(Records of scene-based questions)
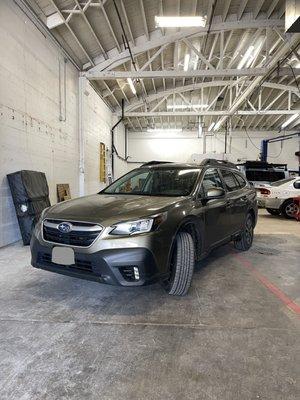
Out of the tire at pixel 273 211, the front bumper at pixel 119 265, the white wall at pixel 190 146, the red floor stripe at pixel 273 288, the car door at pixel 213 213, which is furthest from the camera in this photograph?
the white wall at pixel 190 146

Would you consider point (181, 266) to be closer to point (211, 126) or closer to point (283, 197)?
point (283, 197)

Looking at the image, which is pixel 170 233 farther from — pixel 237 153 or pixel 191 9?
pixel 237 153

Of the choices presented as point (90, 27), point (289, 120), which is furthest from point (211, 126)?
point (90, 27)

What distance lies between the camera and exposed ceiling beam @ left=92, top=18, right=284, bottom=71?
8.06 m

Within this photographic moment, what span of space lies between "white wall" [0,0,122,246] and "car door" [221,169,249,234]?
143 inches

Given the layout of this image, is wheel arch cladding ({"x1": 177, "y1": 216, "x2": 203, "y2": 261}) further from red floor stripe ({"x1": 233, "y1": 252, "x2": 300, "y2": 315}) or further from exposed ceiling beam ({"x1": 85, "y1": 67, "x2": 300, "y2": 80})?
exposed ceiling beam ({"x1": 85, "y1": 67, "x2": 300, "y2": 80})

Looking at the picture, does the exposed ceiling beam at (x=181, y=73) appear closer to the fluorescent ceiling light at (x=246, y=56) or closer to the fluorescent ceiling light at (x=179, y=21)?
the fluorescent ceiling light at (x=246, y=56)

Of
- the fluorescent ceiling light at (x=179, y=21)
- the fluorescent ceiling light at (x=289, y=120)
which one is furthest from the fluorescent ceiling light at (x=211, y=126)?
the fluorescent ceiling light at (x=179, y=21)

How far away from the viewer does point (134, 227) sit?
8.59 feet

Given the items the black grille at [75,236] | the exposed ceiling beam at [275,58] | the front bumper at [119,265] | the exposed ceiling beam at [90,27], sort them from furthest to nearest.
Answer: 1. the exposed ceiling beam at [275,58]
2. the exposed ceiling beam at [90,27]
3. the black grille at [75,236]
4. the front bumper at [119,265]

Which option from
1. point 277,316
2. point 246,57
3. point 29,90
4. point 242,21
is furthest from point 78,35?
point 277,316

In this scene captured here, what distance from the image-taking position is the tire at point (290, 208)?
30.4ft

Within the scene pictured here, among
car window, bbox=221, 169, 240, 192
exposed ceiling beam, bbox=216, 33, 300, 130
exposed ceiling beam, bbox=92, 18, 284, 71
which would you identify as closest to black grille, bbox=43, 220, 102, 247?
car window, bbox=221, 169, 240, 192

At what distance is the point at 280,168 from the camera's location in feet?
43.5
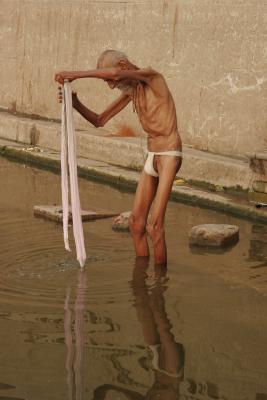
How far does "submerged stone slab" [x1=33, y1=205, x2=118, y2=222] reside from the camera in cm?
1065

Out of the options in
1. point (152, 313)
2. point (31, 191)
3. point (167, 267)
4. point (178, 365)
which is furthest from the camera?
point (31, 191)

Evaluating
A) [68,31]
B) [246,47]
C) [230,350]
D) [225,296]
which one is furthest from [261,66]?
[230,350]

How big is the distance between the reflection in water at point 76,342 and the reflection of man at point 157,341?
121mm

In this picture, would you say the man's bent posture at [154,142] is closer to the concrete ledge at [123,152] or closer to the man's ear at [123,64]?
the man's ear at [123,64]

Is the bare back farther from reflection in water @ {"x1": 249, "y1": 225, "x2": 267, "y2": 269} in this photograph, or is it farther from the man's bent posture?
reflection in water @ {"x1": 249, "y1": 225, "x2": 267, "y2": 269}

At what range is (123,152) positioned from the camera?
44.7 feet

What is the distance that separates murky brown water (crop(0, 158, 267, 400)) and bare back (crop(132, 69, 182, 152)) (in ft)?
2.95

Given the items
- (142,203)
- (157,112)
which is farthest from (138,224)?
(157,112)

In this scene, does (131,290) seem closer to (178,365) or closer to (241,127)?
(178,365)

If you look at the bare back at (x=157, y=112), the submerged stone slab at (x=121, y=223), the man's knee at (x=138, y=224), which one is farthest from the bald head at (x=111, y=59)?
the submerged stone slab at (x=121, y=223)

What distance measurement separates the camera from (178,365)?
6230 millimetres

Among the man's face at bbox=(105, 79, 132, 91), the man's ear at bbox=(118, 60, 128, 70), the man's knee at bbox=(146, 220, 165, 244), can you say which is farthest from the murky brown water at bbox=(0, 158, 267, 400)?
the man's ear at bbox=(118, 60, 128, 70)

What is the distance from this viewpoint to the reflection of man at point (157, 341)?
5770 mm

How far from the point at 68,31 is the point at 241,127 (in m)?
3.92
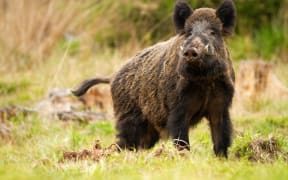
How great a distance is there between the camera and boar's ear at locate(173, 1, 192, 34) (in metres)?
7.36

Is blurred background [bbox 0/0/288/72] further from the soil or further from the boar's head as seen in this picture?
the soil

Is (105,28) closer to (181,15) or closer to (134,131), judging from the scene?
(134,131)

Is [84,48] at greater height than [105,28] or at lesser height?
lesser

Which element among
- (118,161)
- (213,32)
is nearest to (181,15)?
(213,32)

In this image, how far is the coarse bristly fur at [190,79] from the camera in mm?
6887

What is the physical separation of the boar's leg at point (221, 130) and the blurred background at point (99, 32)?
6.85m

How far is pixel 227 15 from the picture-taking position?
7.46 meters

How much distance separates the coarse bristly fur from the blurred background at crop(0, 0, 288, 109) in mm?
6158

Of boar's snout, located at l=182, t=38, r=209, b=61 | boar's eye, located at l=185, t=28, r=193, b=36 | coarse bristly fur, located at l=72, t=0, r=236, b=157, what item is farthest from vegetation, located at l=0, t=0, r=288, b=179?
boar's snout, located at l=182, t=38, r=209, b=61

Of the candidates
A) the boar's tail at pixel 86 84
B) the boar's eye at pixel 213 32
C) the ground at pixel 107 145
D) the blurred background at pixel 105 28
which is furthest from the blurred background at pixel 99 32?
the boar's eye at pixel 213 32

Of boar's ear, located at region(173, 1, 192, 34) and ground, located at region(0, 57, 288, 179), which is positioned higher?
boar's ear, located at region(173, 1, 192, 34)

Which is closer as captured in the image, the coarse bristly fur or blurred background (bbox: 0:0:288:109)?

* _Stated exercise_
From the listing, extract all text exactly as given and drop any picture.

* _Exercise response_
Out of the tire at pixel 273 211, the front bumper at pixel 119 265, the white wall at pixel 190 146, the red floor stripe at pixel 273 288, the car door at pixel 213 213, which is furthest from the camera in this photograph?
the white wall at pixel 190 146

Would you consider point (181, 266) to be closer to point (211, 126) or closer to point (283, 197)?
point (283, 197)

Looking at the image, which is pixel 170 233 farther from — pixel 237 153 or pixel 191 9?
pixel 237 153

Of the choices presented as point (90, 27), point (289, 120), which is furthest from point (211, 126)?
point (90, 27)

What distance lies between the camera and exposed ceiling beam @ left=92, top=18, right=284, bottom=71?
8.06 m

Within this photographic moment, what span of space lies between "white wall" [0,0,122,246] and "car door" [221,169,249,234]?
143 inches

Given the layout of this image, is wheel arch cladding ({"x1": 177, "y1": 216, "x2": 203, "y2": 261}) further from red floor stripe ({"x1": 233, "y1": 252, "x2": 300, "y2": 315}) or further from exposed ceiling beam ({"x1": 85, "y1": 67, "x2": 300, "y2": 80})?
exposed ceiling beam ({"x1": 85, "y1": 67, "x2": 300, "y2": 80})

Looking at the picture, does the exposed ceiling beam at (x=181, y=73) appear closer to the fluorescent ceiling light at (x=246, y=56) or closer to the fluorescent ceiling light at (x=179, y=21)?
the fluorescent ceiling light at (x=246, y=56)

Of
- the fluorescent ceiling light at (x=179, y=21)
- the fluorescent ceiling light at (x=289, y=120)
which one is furthest from the fluorescent ceiling light at (x=211, y=126)?
the fluorescent ceiling light at (x=179, y=21)

How far away from the viewer does point (134, 227) sit?
8.59 feet

Given the items the black grille at [75,236] | the exposed ceiling beam at [275,58] | the front bumper at [119,265] | the exposed ceiling beam at [90,27], sort them from furthest to nearest.
Answer: 1. the exposed ceiling beam at [275,58]
2. the exposed ceiling beam at [90,27]
3. the black grille at [75,236]
4. the front bumper at [119,265]

Which option from
1. point 277,316
2. point 246,57
3. point 29,90
4. point 242,21
is furthest from point 78,35?
point 277,316

In this scene captured here, what distance from the image-taking position is the tire at point (290, 208)?
30.4ft

Within the scene pictured here, among
car window, bbox=221, 169, 240, 192
exposed ceiling beam, bbox=216, 33, 300, 130
exposed ceiling beam, bbox=92, 18, 284, 71
which would you identify as closest to black grille, bbox=43, 220, 102, 247?
car window, bbox=221, 169, 240, 192

At what distance is the point at 280,168 from the camera's location in feet?
43.5
How far does "submerged stone slab" [x1=33, y1=205, x2=118, y2=222] reside from the camera in cm?
1065

Out of the options in
1. point (152, 313)
2. point (31, 191)
3. point (167, 267)
4. point (178, 365)
which is furthest from the camera?
point (31, 191)

Evaluating
A) [68,31]
B) [246,47]
C) [230,350]
D) [225,296]
which one is furthest from [261,66]?
[230,350]

How big is the distance between the reflection in water at point 76,342 and the reflection of man at point 157,341?
121mm

In this picture, would you say the man's bent posture at [154,142] is closer to the concrete ledge at [123,152] or closer to the man's ear at [123,64]?
the man's ear at [123,64]

Is the bare back farther from reflection in water @ {"x1": 249, "y1": 225, "x2": 267, "y2": 269} in this photograph, or is it farther from the man's bent posture?
reflection in water @ {"x1": 249, "y1": 225, "x2": 267, "y2": 269}

At what range is (123,152) positioned from the camera?
44.7 feet

What is the distance that separates murky brown water (crop(0, 158, 267, 400)) and bare back (crop(132, 69, 182, 152)) (in ft)?
2.95

Given the items
- (142,203)
- (157,112)
which is farthest from (138,224)?
(157,112)

In this scene, does (131,290) seem closer to (178,365) or closer to (241,127)?
(178,365)

If you look at the bare back at (x=157, y=112), the submerged stone slab at (x=121, y=223), the man's knee at (x=138, y=224), which one is farthest from the bald head at (x=111, y=59)?
the submerged stone slab at (x=121, y=223)

What distance measurement separates the camera from (178,365)?
6230 millimetres

Among the man's face at bbox=(105, 79, 132, 91), the man's ear at bbox=(118, 60, 128, 70), the man's knee at bbox=(146, 220, 165, 244), can you say which is farthest from the murky brown water at bbox=(0, 158, 267, 400)?
the man's ear at bbox=(118, 60, 128, 70)

What is the distance from this viewpoint to the reflection of man at point (157, 341)?
5770 mm

How far from the point at 68,31 is the point at 241,127 (in m)?
3.92
How great a distance is there between the camera and boar's ear at locate(173, 1, 192, 34) (in metres)?
7.36

Is blurred background [bbox 0/0/288/72] further from the soil or further from the boar's head as seen in this picture?
the soil

Is (105,28) closer to (181,15) or closer to (134,131), judging from the scene?
(134,131)

Is [84,48] at greater height than [105,28] or at lesser height?
lesser

Which element among
- (118,161)
- (213,32)
is nearest to (181,15)?
(213,32)

In this image, how far is the coarse bristly fur at [190,79] from the camera in mm?
6887

What is the physical separation of the boar's leg at point (221, 130) and the blurred background at point (99, 32)?
6.85m

How far is pixel 227 15 from the picture-taking position?
7.46 meters

How much distance separates the coarse bristly fur from the blurred background at crop(0, 0, 288, 109) in mm?
6158

Of boar's snout, located at l=182, t=38, r=209, b=61 | boar's eye, located at l=185, t=28, r=193, b=36 | coarse bristly fur, located at l=72, t=0, r=236, b=157, what item is farthest from vegetation, located at l=0, t=0, r=288, b=179?
boar's snout, located at l=182, t=38, r=209, b=61

Of the candidates
A) the boar's tail at pixel 86 84
B) the boar's eye at pixel 213 32
C) the ground at pixel 107 145
D) the blurred background at pixel 105 28
which is furthest from the blurred background at pixel 99 32?
the boar's eye at pixel 213 32

Of boar's ear, located at region(173, 1, 192, 34) and ground, located at region(0, 57, 288, 179), which is positioned higher?
boar's ear, located at region(173, 1, 192, 34)

Which is closer as captured in the image, the coarse bristly fur or blurred background (bbox: 0:0:288:109)?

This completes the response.